On 10/10/2013 10:54 AM, Andrei Alexandrescu wrote:
On 10/10/13 12:18 AM, Walter Bright wrote:
On 10/9/2013 11:34 PM, Jacob Carlborg wrote:
On 2013-10-10 02:22, Sean Kelly wrote:

Only that this would have to be communicated to the user, since
moving data
later is problematic. Today, I think it's common to construct an
object as
unshared and then cast it.

What is the reason to not create it as "shared" in the first place?

1. Shared data cannot be passed to regular functions.

I don't understand this. If a function/method accepts "shared", then it can be
passed shared data.

I meant regular functions as in they are not typed as taking shared arguments. Shared cannot be implicitly cast to unshared. I say regular because very, very few functions are typed as accepting shared arguments.

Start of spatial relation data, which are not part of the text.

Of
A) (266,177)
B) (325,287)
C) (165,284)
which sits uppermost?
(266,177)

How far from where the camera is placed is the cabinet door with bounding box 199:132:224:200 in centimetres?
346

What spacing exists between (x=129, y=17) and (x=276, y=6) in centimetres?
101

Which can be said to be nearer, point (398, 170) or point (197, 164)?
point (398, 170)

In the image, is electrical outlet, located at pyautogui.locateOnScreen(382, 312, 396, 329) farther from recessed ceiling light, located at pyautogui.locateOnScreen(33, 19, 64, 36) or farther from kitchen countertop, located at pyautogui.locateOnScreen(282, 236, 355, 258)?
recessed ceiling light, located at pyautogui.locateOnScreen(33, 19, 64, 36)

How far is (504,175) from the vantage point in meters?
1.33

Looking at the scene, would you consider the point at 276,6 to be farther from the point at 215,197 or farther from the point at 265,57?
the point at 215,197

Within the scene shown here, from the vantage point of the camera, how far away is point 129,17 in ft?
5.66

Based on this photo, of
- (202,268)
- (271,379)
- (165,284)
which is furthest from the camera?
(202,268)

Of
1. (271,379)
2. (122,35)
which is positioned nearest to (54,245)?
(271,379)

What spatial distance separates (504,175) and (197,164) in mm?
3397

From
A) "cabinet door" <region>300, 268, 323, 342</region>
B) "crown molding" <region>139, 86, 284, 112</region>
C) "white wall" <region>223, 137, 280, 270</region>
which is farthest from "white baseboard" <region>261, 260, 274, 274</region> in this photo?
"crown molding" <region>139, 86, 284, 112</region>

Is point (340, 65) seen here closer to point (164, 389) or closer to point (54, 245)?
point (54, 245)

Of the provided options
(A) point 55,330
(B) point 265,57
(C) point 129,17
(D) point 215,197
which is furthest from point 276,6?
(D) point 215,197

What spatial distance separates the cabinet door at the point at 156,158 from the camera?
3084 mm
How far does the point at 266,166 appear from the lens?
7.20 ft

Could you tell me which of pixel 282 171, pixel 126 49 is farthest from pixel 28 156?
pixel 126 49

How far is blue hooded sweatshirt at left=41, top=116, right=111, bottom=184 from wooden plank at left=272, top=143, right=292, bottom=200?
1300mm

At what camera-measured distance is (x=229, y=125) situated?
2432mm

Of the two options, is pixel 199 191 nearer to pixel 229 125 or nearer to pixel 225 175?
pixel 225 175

2. Functions that create data structures would have to know in advance
that they'll be creating a shared object. I'm not so sure this would not
be an invasive change.

There is no other way around it. And this is not a change - it's fixing 
something.

I'm not convinced of that at all.


3. Immutable data is implicitly shared. But it is not created immutable
- it is created as mutable data, then set to some state, then cast to
immutable.

That all must happen in the runtime, NOT in user code.